While that sounds like an apocalyptic situation, the term ‘zero-day’ simply means a vulnerability in a software program that is unidentified. The developer of the software is newly aware of it and has not had the time to address and patch the vulnerability, making users of the software, well, vulnerable, to the situation.
The first indicators of this news came in a blogpost by Kafeine, a security researcher. He noticed that a vulnerability was being exploited by Angler Exploit Kit, one of many tools sold on the underground market that help criminals commit cybercrime.
While these vulnerabilities crop up from time to time, this one is a big problem as the software affected, Adobe Flash, is very widely used. Kafeine has discovered that the vulnerability affects Internet Explorer and Firefox browser users who have Adobe Flash installed, and may be exploited by cybercriminals to install malware onto their computers. This ranges from viruses and trojan horses to spyware and adware.
The specific browsers affected are:
- Internet Explorer versions 6 through 10
- Windows XP (Internet Explorer versions 6-8)
- Windows 7 (Internet Explorer version 8)

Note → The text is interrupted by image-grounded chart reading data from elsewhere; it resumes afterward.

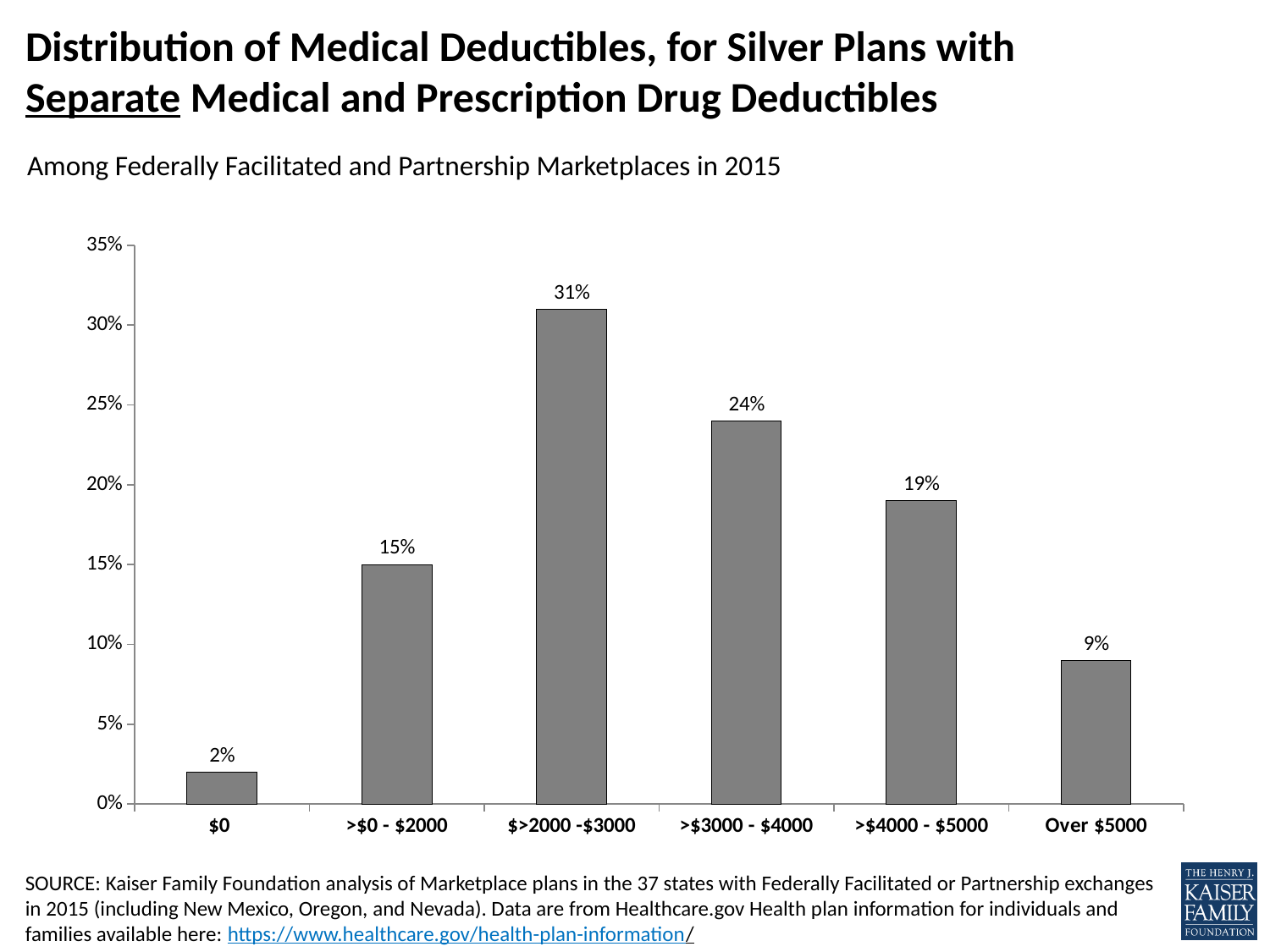
How many deductible categories are shown on the x axis? 6 What is the subtitle shown below the chart title? Among Federally Facilitated and Partnership Marketplaces in 2015 What percentage of silver plans have a medical deductible of $>2000 -$3000? 31% Which category has a larger share: >$0 - $2000 or Over $5000? >$0 - $2000 What is the difference in percentage points between the >$3000 - $4000 and >$4000 - $5000 categories? 5% Which deductible range has the highest share of plans? $>2000 -$3000 What percentage of silver plans have a medical deductible of Over $5000? 9% Is the value for >$3000 - $4000 greater or less than 20%? greater What kind of chart is shown on the slide? Bar chart What percentage of silver plans have a medical deductible of $0? 2% Do the values rise or fall from the $>2000 -$3000 category to the Over $5000 category? Fall Which deductible range has the lowest share of plans? $0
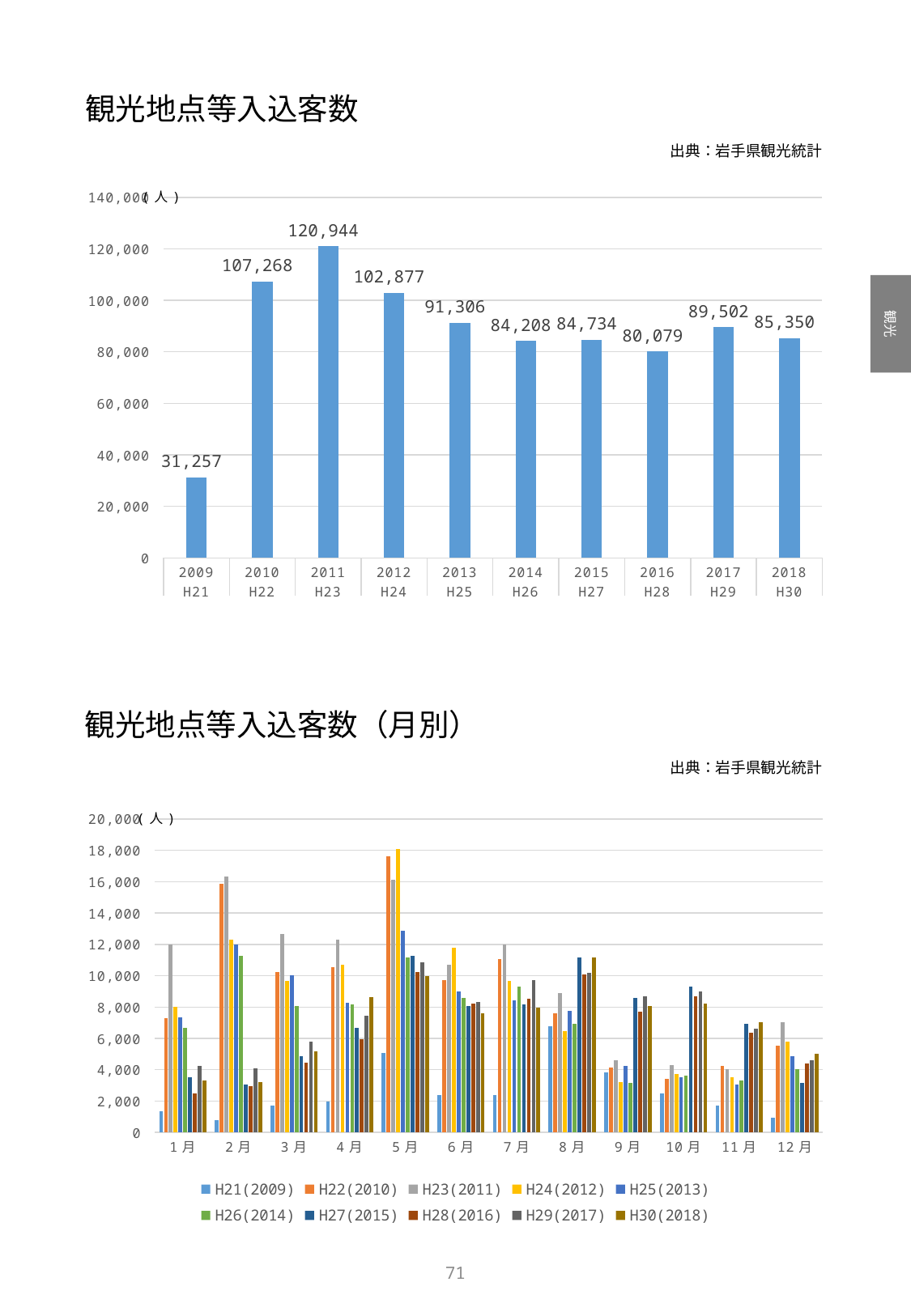
In the bottom chart (観光地点等入込客数（月別）), how many series does the legend list? 10 In the top chart (観光地点等入込客数), which year has the lowest value? 2009 (H21) In the top chart (観光地点等入込客数), which is larger, the value for 2013 or the value for 2017? 2013 In the top chart (観光地点等入込客数), what is the value for 2011 (H23)? 120,944 In the top chart (観光地点等入込客数), what is the difference between the values for 2011 and 2010? 13,676 In the bottom chart (観光地点等入込客数（月別）), is the value for H22(2010) in 5月 greater or less than 16,000? greater In the top chart (観光地点等入込客数), which year has the highest value? 2011 (H23) In the top chart (観光地点等入込客数), what is the difference between the values for 2017 and 2018? 4,152 In the top chart (観光地点等入込客数), what is the value for 2016 (H28)? 80,079 What kind of chart is the top chart (観光地点等入込客数)? bar chart In the top chart (観光地点等入込客数), how many years are plotted? 10 In the bottom chart (観光地点等入込客数（月別）), is the value for H21(2009) in 1月 greater or less than 2,000? less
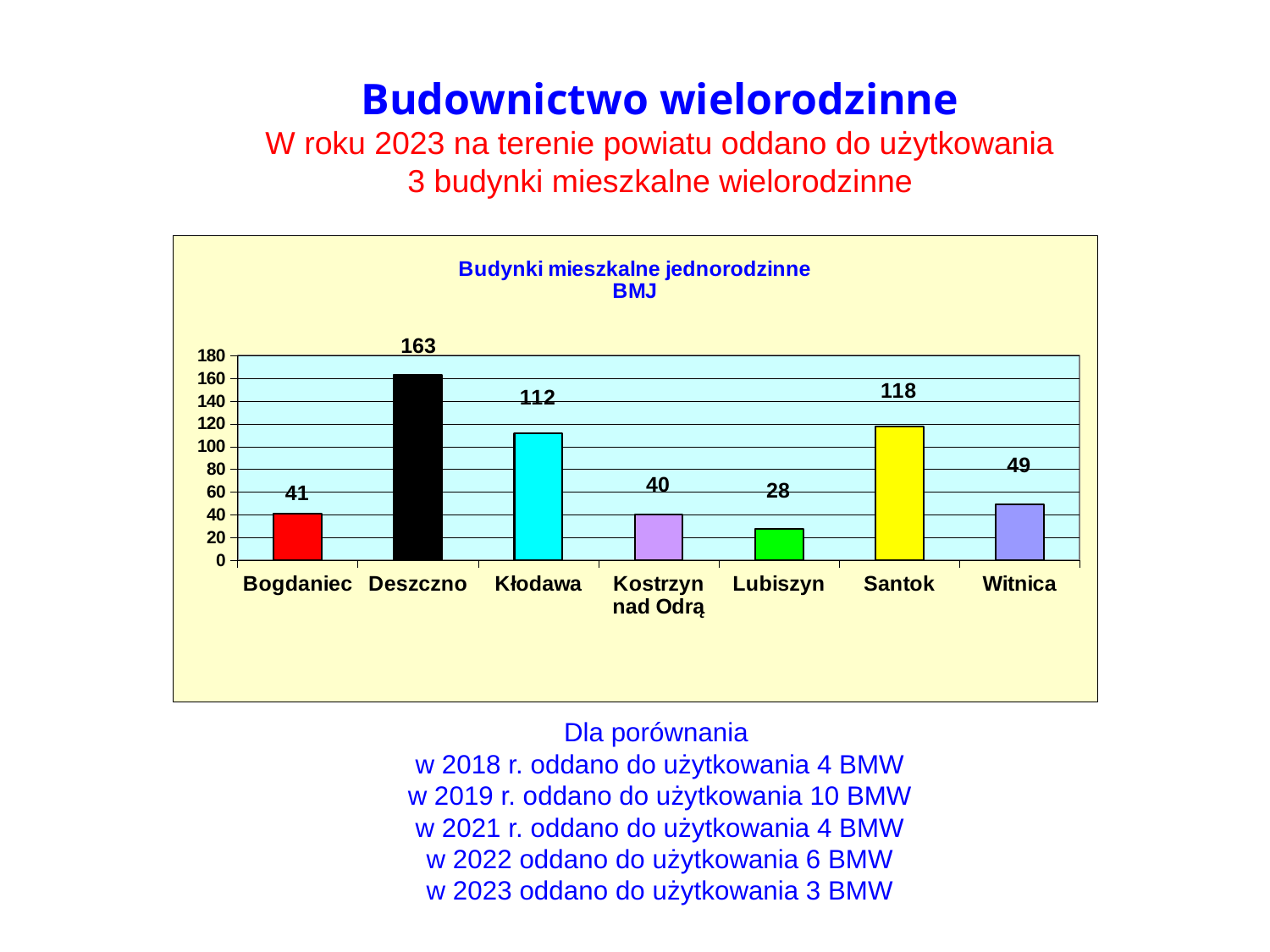
How many categories are shown on the x axis? 7 What is the value for Kostrzyn nad Odrą? 40 Which is larger, the value for Kłodawa or the value for Santok? Santok What is the value for Witnica? 49 Which category has the lowest value? Lubiszyn What is the difference between the values for Deszczno and Santok? 45 Is the value for Kłodawa greater or less than 100? greater What is the difference between the values for Bogdaniec and Lubiszyn? 13 What is the title of the chart? Budynki mieszkalne jednorodzinne BMJ Which category has the highest value? Deszczno What kind of chart is shown on the slide? bar chart What is the value for Deszczno? 163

- Windows 8 (Internet Explorer version 10)
- Firefox browser
So what can you do about it? Symantec, a cyber-security company, suggests a simple solution. Go into your browser, and turn off plug-ins or extensions that you don’t use on a regular basis to reduce the vulnerability in your computer. Both IE and Firefox users should also temporarily disable Flash, which may be annoying when you’re used to watching videos on your Facebook News Feed, but should keep you safe until Adobe fixes this problem.
And of course, make sure you have anti-virus software installed — but you should have that already.